## Work task
Copy every one of the records below word for word, leaving out the pictures.
[Records supplied — start]
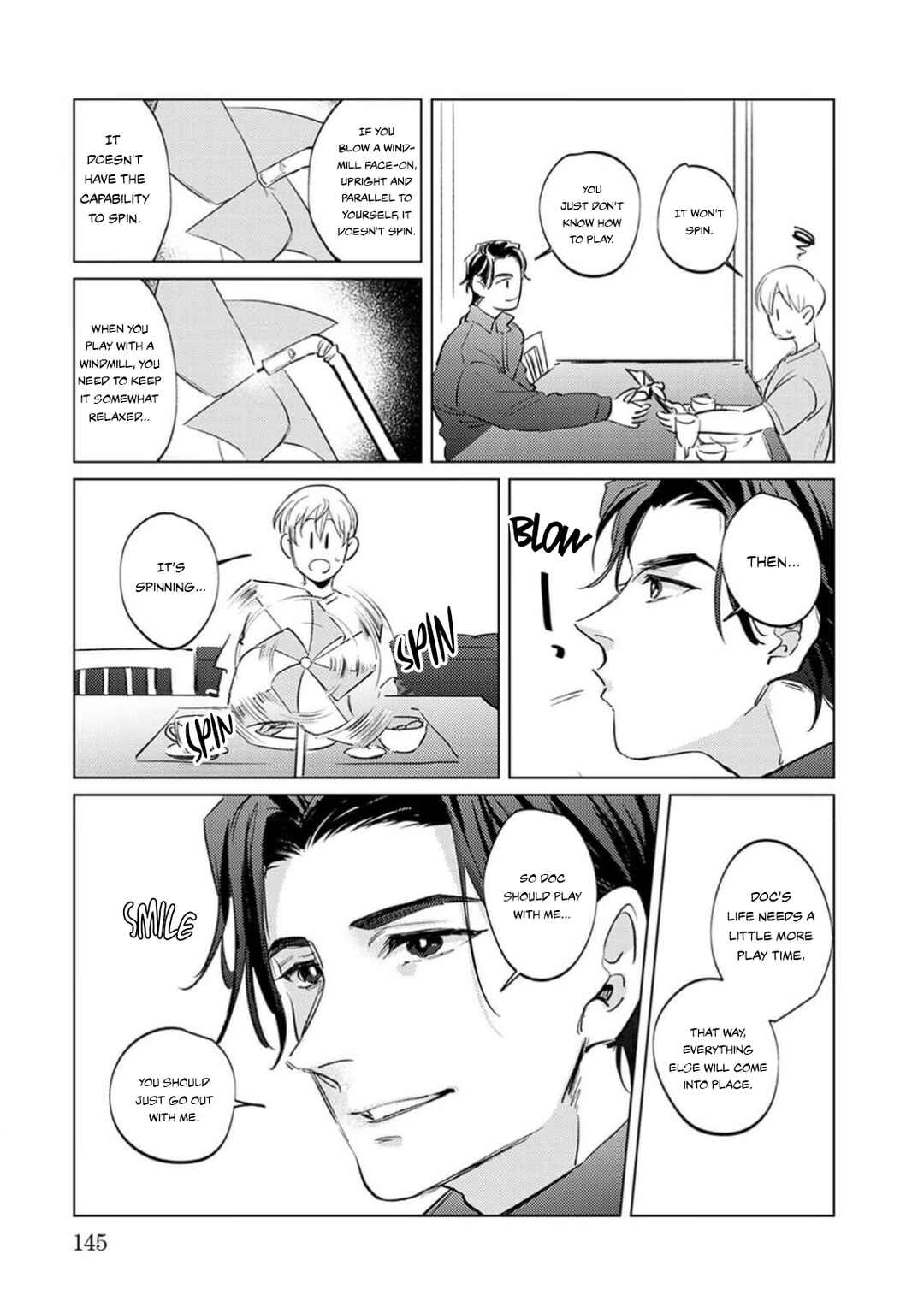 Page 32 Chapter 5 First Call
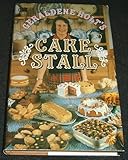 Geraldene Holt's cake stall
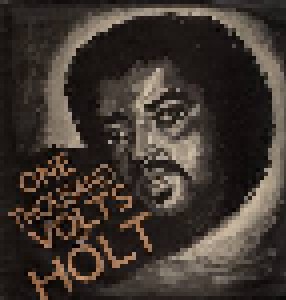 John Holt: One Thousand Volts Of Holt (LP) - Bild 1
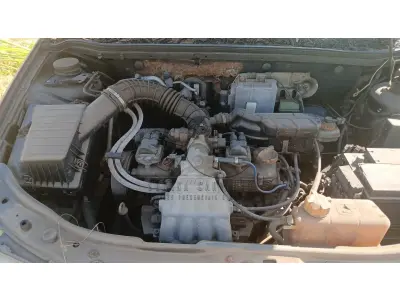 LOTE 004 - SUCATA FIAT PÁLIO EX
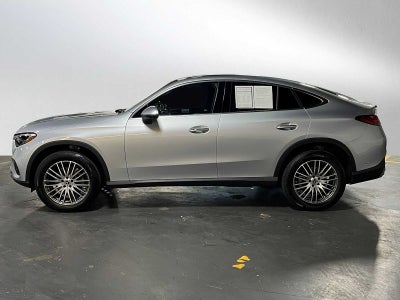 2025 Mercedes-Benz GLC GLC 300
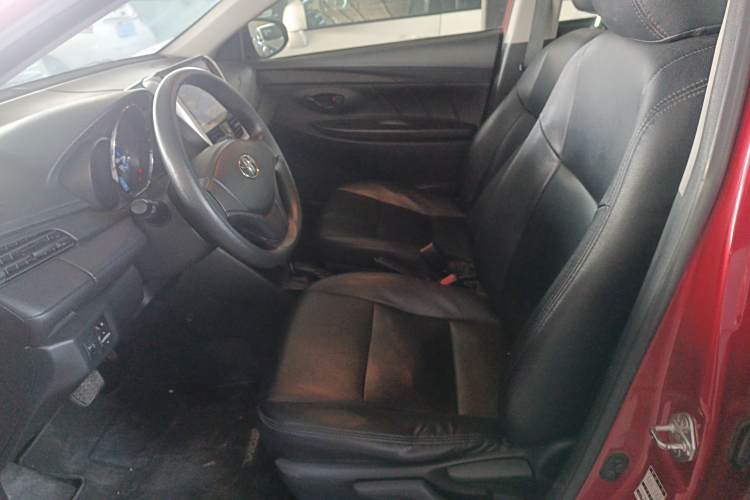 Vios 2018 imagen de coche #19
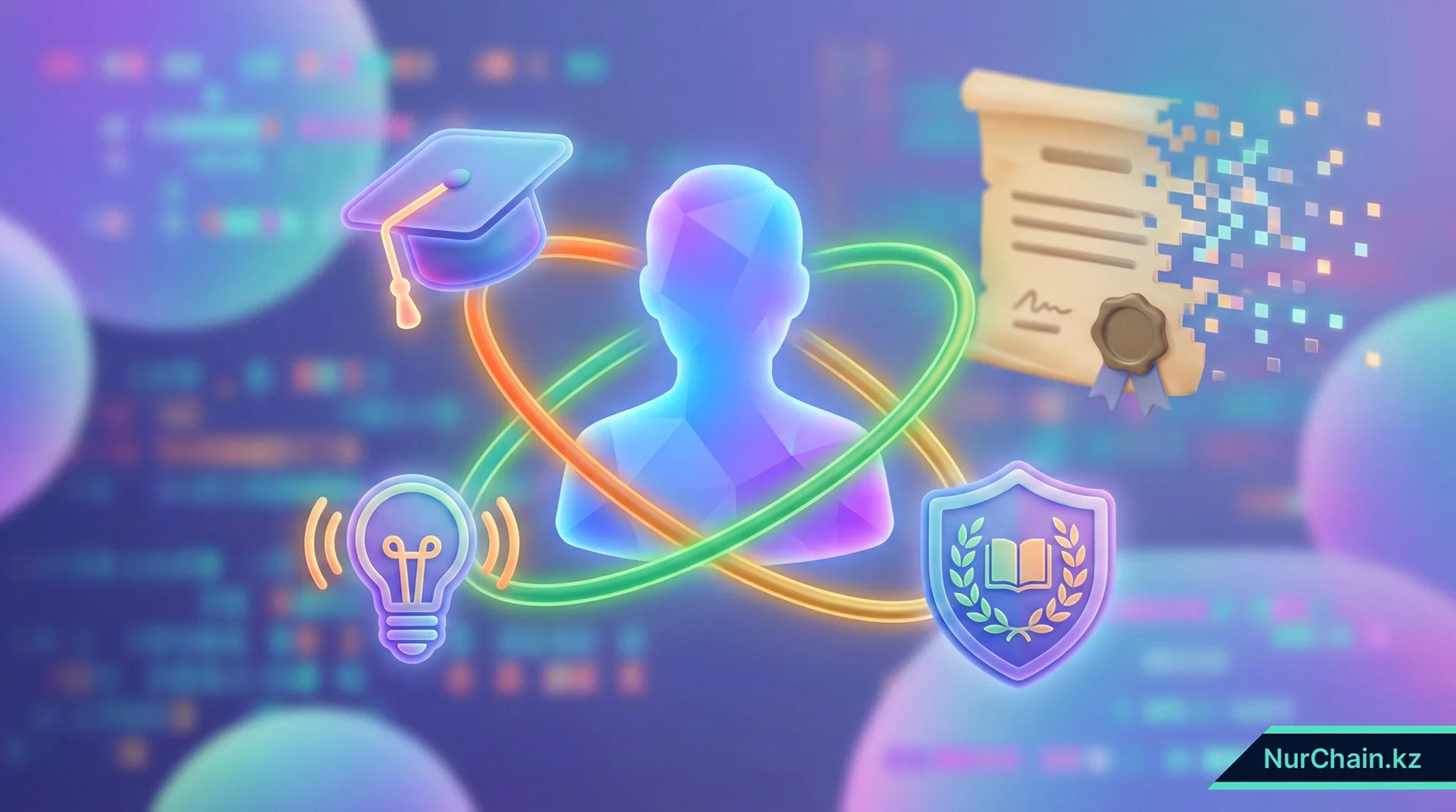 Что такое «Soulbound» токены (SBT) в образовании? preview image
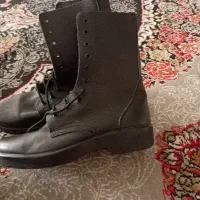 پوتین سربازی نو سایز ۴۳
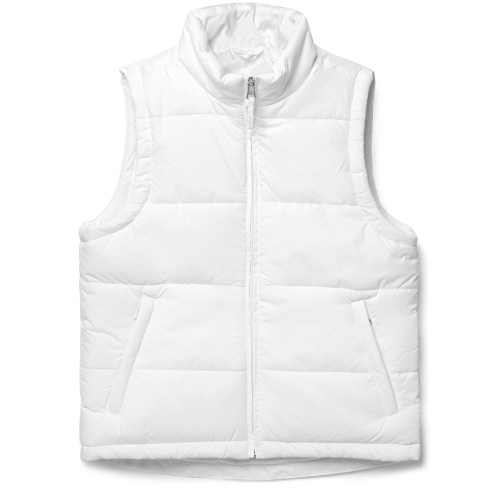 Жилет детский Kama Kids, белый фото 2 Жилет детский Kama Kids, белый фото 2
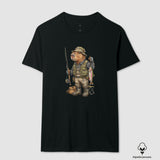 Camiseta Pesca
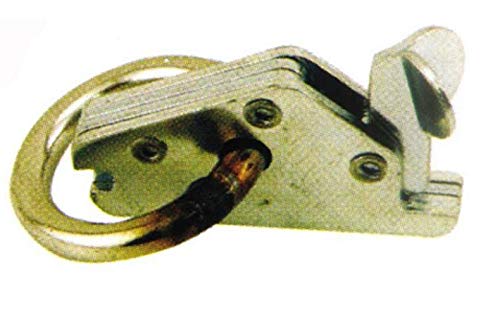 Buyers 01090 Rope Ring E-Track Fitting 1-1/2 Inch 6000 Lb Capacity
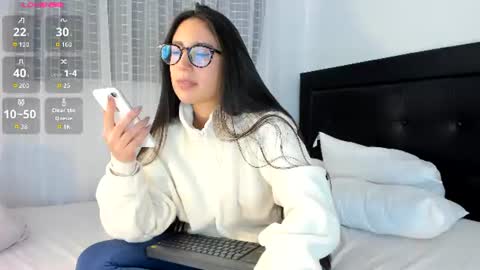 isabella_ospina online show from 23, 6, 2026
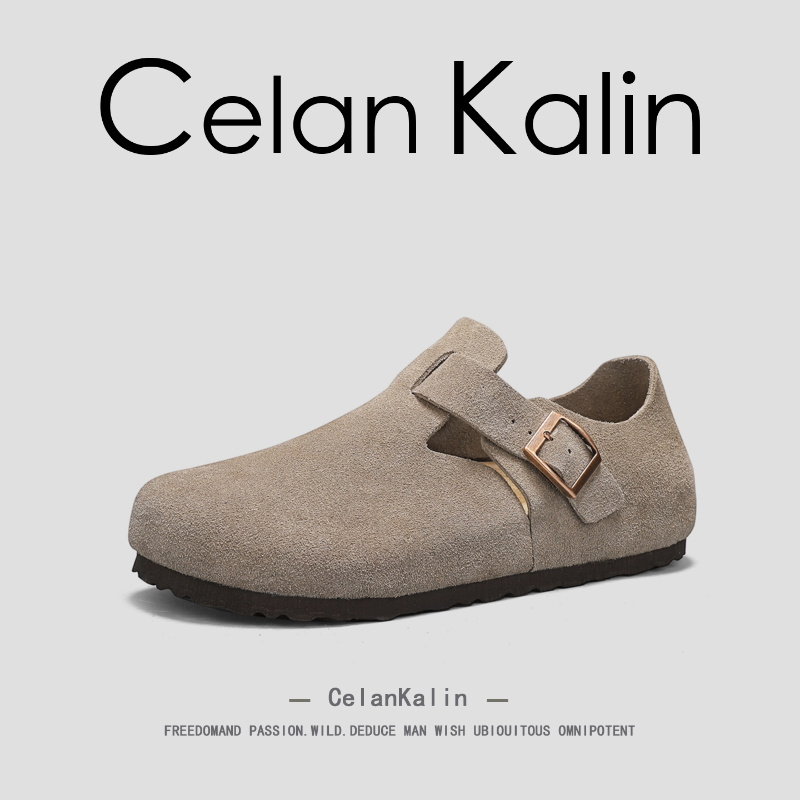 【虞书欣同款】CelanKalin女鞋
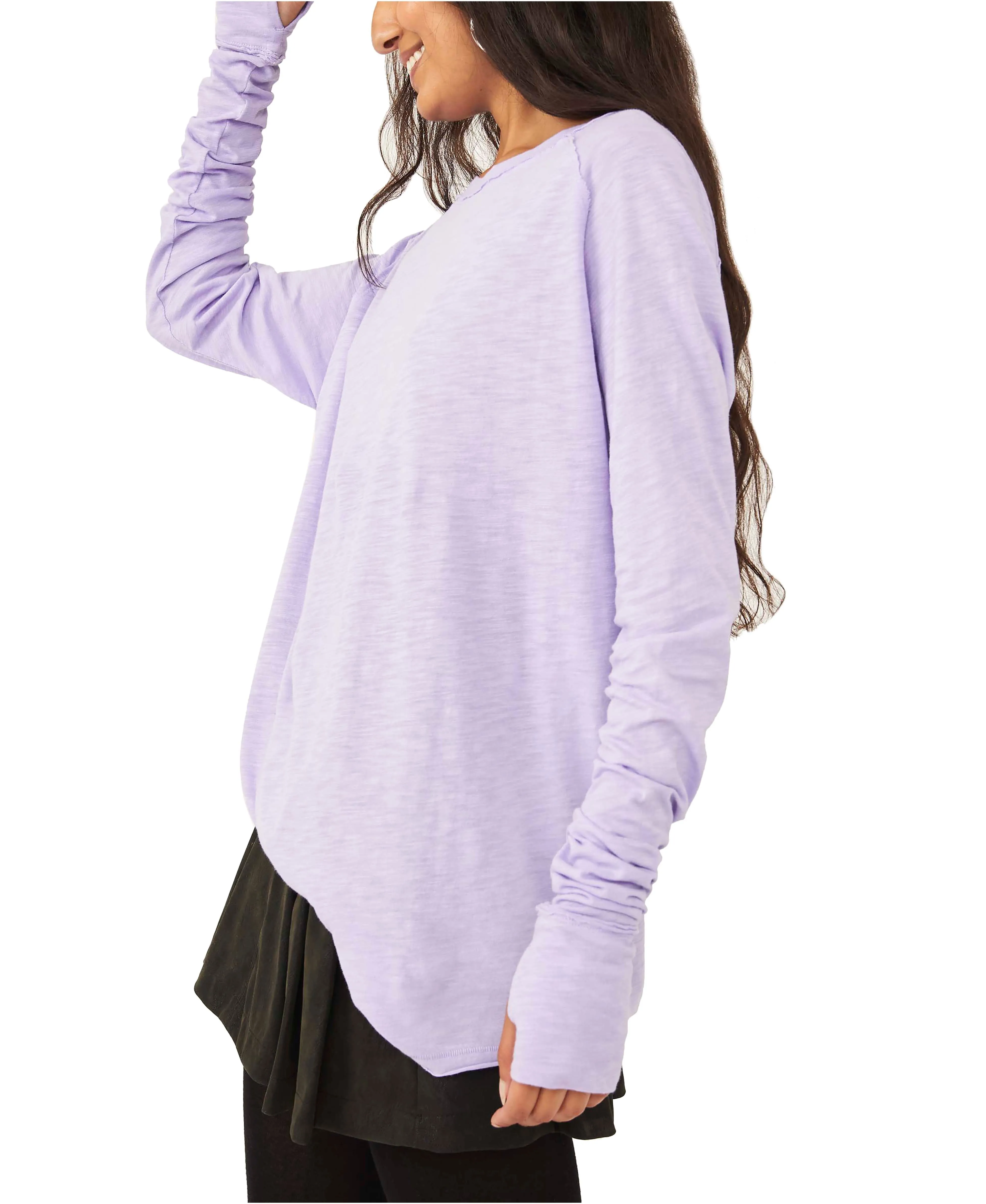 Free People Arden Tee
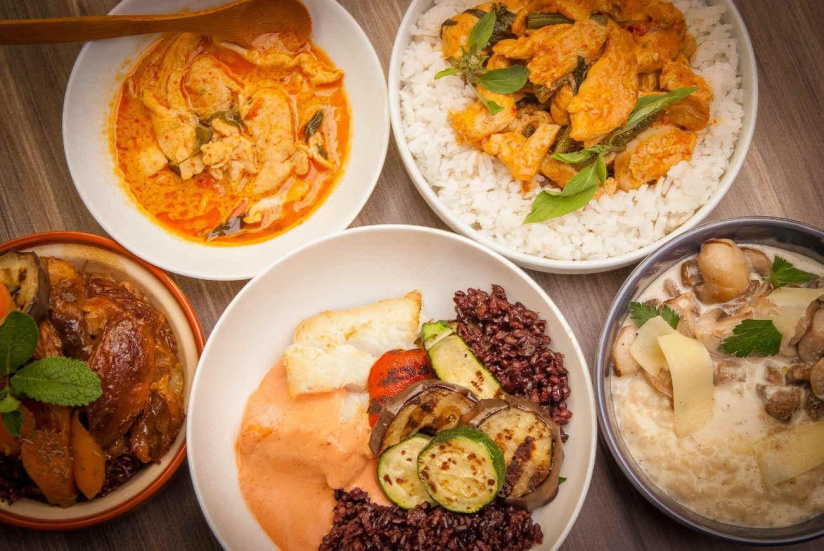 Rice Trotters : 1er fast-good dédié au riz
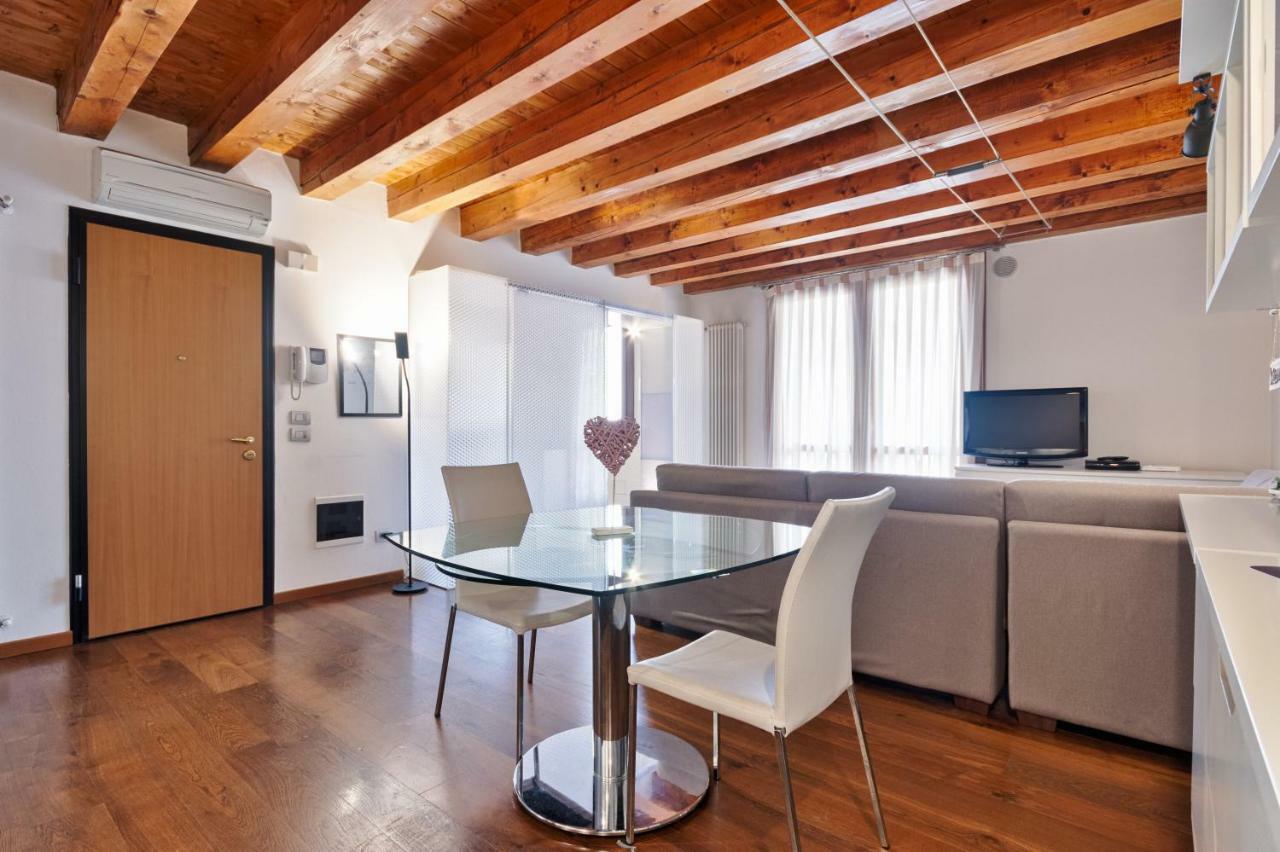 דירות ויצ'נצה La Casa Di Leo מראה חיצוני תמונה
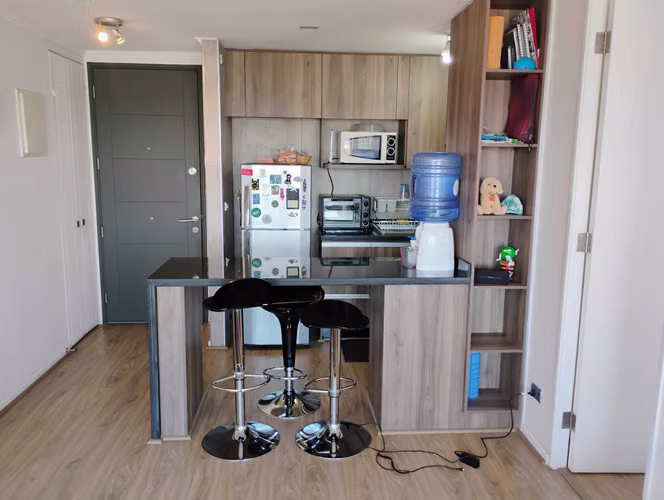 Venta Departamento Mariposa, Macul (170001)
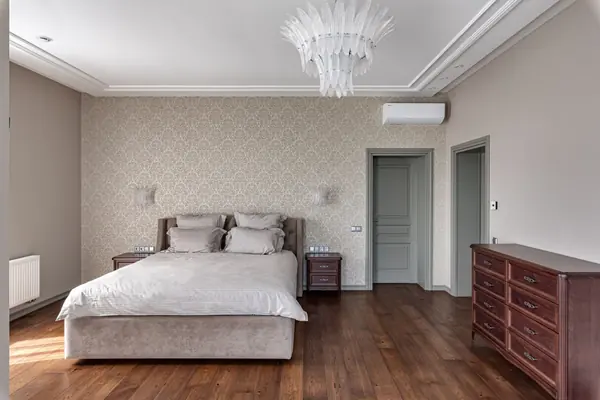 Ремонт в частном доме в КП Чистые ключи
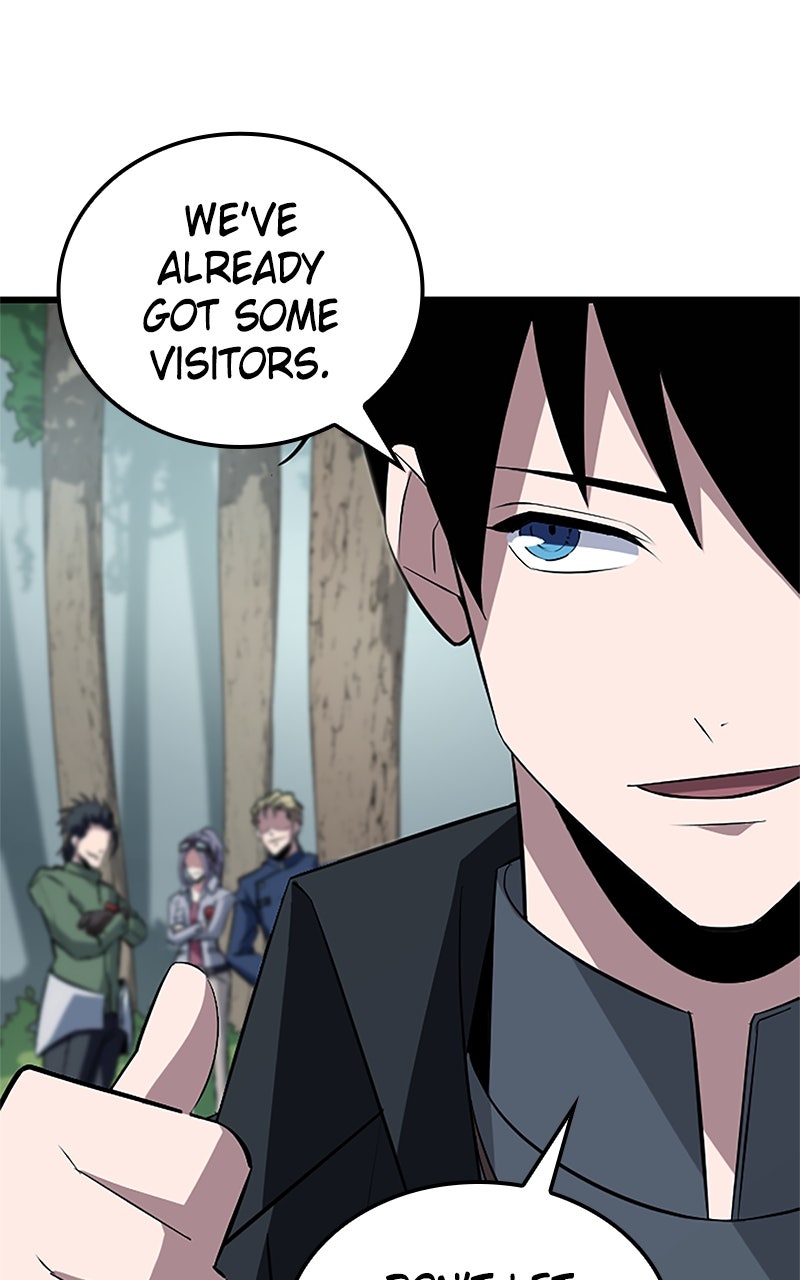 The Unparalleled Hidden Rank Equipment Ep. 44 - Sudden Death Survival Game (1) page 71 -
[Records supplied — finish]
## The completed task
 Page 32 Chapter 5 First Call
 Geraldene Holt's cake stall
 John Holt: One Thousand Volts Of Holt (LP) - Bild 1
 LOTE 004 - SUCATA FIAT PÁLIO EX
 2025 Mercedes-Benz GLC GLC 300
 Vios 2018 imagen de coche #19
 Что такое «Soulbound» токены (SBT) в образовании? preview image
 پوتین سربازی نو سایز ۴۳
 Жилет детский Kama Kids, белый фото 2 Жилет детский Kama Kids, белый фото 2
 Camiseta Pesca
 Buyers 01090 Rope Ring E-Track Fitting 1-1/2 Inch 6000 Lb Capacity
 isabella_ospina online show from 23, 6, 2026
 【虞书欣同款】CelanKalin女鞋
 Free People Arden Tee
 Rice Trotters : 1er fast-good dédié au riz
 דירות ויצ'נצה La Casa Di Leo מראה חיצוני תמונה
 Venta Departamento Mariposa, Macul (170001)
 Ремонт в частном доме в КП Чистые ключи
 The Unparalleled Hidden Rank Equipment Ep. 44 - Sudden Death Survival Game (1) page 71 -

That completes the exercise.